* _Required work_:
Copy out each line of the records below that contains the string "instances", matching its case exactly.

* _Stored entries_:
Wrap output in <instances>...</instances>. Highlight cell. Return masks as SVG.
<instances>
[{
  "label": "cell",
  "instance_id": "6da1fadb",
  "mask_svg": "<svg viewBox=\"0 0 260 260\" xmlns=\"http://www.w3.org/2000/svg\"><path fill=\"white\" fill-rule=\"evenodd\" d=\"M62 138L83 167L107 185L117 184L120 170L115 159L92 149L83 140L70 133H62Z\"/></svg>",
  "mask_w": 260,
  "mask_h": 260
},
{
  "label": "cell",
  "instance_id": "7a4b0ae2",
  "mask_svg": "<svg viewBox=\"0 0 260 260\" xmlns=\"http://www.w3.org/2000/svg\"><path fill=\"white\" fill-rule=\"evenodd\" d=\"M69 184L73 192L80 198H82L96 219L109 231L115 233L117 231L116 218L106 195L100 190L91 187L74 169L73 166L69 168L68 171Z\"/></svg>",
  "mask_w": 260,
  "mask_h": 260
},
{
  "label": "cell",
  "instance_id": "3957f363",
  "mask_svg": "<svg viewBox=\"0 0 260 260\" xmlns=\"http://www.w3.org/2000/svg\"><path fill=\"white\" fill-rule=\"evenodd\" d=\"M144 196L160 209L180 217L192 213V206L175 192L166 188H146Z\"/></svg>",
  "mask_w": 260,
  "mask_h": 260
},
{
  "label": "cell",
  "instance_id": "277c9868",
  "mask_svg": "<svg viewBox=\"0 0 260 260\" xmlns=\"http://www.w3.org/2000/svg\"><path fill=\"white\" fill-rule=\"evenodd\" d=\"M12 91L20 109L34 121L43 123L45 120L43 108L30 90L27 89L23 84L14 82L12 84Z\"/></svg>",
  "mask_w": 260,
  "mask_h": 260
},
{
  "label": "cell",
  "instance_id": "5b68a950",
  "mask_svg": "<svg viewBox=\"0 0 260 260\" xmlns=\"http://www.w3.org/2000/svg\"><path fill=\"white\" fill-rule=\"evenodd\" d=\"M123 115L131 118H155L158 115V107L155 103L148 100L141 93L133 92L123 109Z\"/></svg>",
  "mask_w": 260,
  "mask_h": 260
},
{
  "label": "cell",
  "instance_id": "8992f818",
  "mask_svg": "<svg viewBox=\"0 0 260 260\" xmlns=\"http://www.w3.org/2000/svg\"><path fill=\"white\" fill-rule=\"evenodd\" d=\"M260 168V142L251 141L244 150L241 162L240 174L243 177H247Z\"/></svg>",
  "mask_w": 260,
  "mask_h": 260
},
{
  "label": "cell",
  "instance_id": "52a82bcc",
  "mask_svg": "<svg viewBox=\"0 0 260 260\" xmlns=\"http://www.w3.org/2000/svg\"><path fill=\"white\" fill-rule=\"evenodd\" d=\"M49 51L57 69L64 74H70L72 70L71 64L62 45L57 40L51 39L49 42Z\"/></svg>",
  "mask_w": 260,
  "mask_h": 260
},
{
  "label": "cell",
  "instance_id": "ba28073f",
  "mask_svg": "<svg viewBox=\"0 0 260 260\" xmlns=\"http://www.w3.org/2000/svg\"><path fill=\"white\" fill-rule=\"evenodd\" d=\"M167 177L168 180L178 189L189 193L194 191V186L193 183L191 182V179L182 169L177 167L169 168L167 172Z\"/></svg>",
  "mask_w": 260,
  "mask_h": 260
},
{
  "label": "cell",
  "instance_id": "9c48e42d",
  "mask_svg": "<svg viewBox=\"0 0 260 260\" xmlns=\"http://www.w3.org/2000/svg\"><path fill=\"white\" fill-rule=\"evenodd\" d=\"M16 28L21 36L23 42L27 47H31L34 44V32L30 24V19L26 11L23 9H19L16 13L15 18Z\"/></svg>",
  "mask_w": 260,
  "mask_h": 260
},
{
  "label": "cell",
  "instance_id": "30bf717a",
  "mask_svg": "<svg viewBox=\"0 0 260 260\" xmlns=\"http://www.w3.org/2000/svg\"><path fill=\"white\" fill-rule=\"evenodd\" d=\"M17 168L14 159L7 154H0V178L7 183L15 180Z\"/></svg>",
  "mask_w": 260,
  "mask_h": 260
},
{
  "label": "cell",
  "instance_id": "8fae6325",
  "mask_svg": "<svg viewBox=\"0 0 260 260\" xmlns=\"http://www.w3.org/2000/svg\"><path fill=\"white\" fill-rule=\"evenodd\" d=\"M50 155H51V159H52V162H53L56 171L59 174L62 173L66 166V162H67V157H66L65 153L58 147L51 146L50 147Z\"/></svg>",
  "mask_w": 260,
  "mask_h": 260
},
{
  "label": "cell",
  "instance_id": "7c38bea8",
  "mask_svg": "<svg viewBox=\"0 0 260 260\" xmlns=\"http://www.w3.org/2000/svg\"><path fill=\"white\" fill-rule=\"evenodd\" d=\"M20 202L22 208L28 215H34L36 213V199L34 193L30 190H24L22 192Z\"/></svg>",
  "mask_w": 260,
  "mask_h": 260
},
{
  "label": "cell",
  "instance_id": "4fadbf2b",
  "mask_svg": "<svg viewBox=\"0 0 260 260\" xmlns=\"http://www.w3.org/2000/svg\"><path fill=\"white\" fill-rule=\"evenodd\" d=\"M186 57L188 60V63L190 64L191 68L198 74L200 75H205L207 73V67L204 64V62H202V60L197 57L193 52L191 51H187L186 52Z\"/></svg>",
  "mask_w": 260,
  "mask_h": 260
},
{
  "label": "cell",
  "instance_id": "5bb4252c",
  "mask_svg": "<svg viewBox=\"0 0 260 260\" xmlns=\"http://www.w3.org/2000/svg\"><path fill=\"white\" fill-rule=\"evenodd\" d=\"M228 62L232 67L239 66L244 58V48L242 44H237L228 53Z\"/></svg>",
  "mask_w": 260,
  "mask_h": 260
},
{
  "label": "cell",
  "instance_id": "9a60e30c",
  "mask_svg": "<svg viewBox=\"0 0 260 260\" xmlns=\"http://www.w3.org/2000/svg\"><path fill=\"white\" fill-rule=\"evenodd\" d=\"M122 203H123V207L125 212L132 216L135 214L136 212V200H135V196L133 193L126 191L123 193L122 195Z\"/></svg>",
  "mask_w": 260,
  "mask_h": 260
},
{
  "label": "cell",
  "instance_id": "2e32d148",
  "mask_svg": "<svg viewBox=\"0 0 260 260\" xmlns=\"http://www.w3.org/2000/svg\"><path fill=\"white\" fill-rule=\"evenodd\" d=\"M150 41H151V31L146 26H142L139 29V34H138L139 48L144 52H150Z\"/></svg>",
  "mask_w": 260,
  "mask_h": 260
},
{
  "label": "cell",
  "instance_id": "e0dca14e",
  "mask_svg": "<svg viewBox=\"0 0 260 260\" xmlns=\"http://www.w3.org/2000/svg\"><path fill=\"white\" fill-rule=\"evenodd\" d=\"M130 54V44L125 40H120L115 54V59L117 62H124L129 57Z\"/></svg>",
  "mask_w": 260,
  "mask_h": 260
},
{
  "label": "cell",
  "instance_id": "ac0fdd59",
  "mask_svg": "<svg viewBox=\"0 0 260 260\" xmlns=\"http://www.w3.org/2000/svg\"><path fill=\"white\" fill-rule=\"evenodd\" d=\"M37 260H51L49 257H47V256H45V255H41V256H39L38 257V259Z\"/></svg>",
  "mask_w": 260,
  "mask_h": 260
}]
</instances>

* _Solution to this exercise_:
Wrap output in <instances>...</instances>. Highlight cell. Return masks as SVG.
<instances>
</instances>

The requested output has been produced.